The best salespeople also have the ability to create urgency when there isn't any. To create urgency according to the prospect's agenda, whether it's the season, the time of the month, etc.
For example, when you sell a product or service to the sales department, you have to do it by the 15th of the month, because they're too busy at the end of the month.
So you have to work around your prospect's agenda. It's very important to have studied your targets in depth to be able to act in the best possible way.
5. The negotiation stage
How do you manage a price difference with the competition?
To manage this aspect, it's important to have a good understanding of the prospect's objectives and decision-making criteria.
In a situation where the sole decision-making criterion is price, and you're not the cheapest, that's as far as it goes. You need to highlight the desired objective and explain why our solution is the most suitable, and justify the price, explaining that with a low budget, it will be complicated, if not impossible, to achieve your objective.

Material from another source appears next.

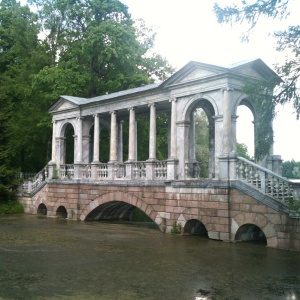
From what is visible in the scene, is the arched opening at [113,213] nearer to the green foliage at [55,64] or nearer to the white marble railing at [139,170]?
the white marble railing at [139,170]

You have to sell the value of your solution or service, but value is perceived in relation to price and return on investment. It's vital to understand the objective (time savings, performance, retention, etc.), to relate it to a monetary cost, and then to set it against the price of the proposed solution and/or service, and then to compare the ROI of different solutions.
It's also important to know the prospect's budget as quickly as possible, as this is an opportunity to qualify or disqualify very quickly and avoid wasting unnecessary time.
Secondly, when you're competing with a company that charges similar prices, you need to be aware of this fairly quickly, and not enter into negotiations until you know which solution your prospect has chosen for the same price.
The last word...
Do you have one or more resources you like to consult to improve your Sales approach?
I follow several personalities on LinkedIn that I find inspiring, including Charlotte Johnson who is an expert on the subject of prospecting, and Dan Elkeïm, the founder of Topo who shares interesting information.
The Blinklist app is also great for people who don't have time to read entire books as it does summaries, and in particular I've read summaries of books like "Selling Above and Below the Line" or "The Challenger Sale" which give key sales concepts.
I also watch every episode of Qlose by Qobra!
And finally, the Slack "Sales Tribes" community is also a great resource for sales people at all levels. It offers Random Coffees on a regular basis, and it's a great opportunity to exchange ideas with peers, which is very enriching.